# ACTION ITEM
Give the data again exactly as it appears, excluding any pictures.

# Image-text web data
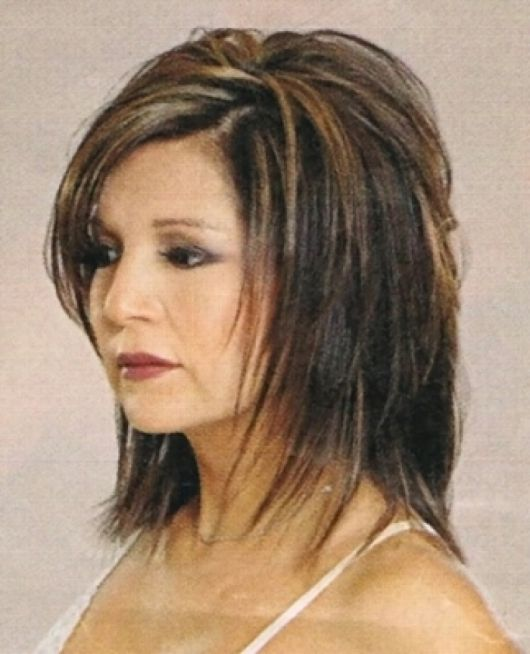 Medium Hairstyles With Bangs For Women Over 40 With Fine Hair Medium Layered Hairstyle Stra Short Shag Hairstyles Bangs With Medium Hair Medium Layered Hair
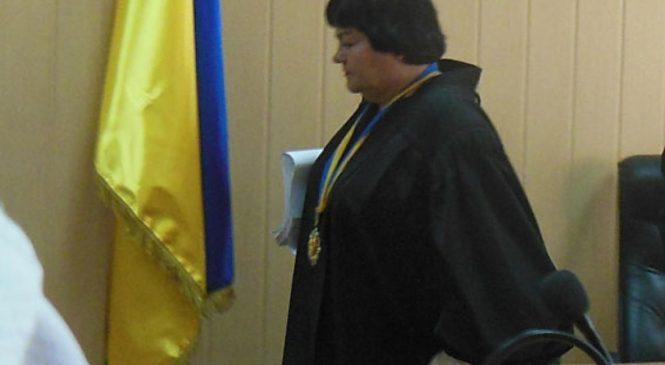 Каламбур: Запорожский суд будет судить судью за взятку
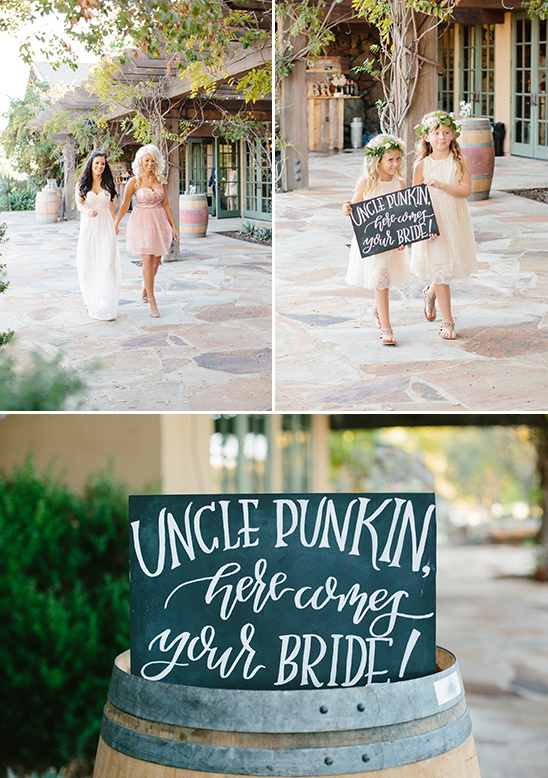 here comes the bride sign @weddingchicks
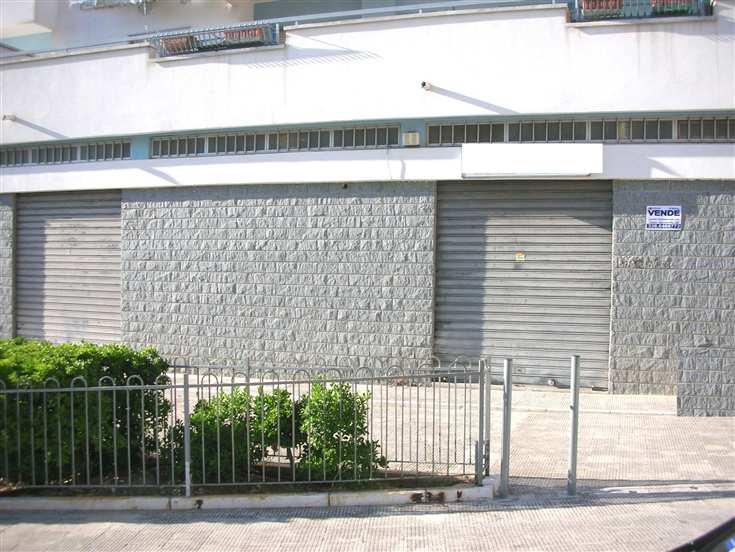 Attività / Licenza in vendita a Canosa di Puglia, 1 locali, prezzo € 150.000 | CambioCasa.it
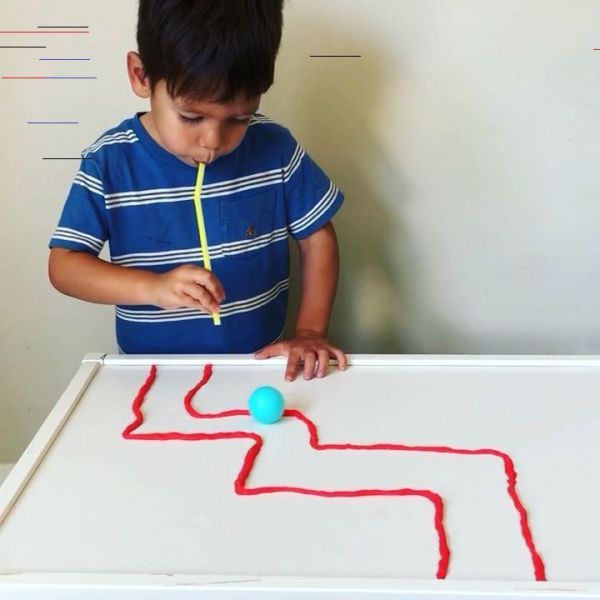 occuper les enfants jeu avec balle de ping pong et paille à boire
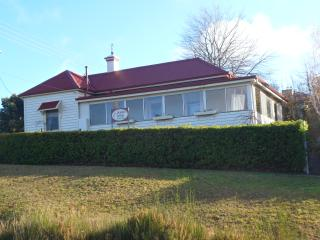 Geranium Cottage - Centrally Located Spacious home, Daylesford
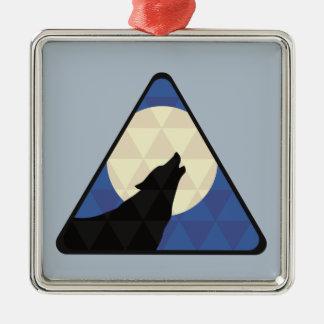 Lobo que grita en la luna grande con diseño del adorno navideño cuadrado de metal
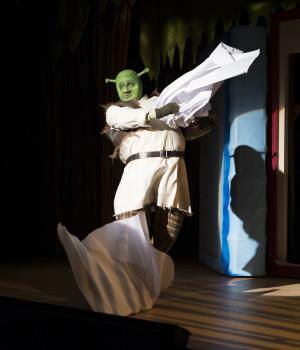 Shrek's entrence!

# RESULT
 Medium Hairstyles With Bangs For Women Over 40 With Fine Hair Medium Layered Hairstyle Stra Short Shag Hairstyles Bangs With Medium Hair Medium Layered Hair
 Каламбур: Запорожский суд будет судить судью за взятку
 here comes the bride sign @weddingchicks
 Attività / Licenza in vendita a Canosa di Puglia, 1 locali, prezzo € 150.000 | CambioCasa.it
 occuper les enfants jeu avec balle de ping pong et paille à boire
 Geranium Cottage - Centrally Located Spacious home, Daylesford
 Lobo que grita en la luna grande con diseño del adorno navideño cuadrado de metal
 Shrek's entrence!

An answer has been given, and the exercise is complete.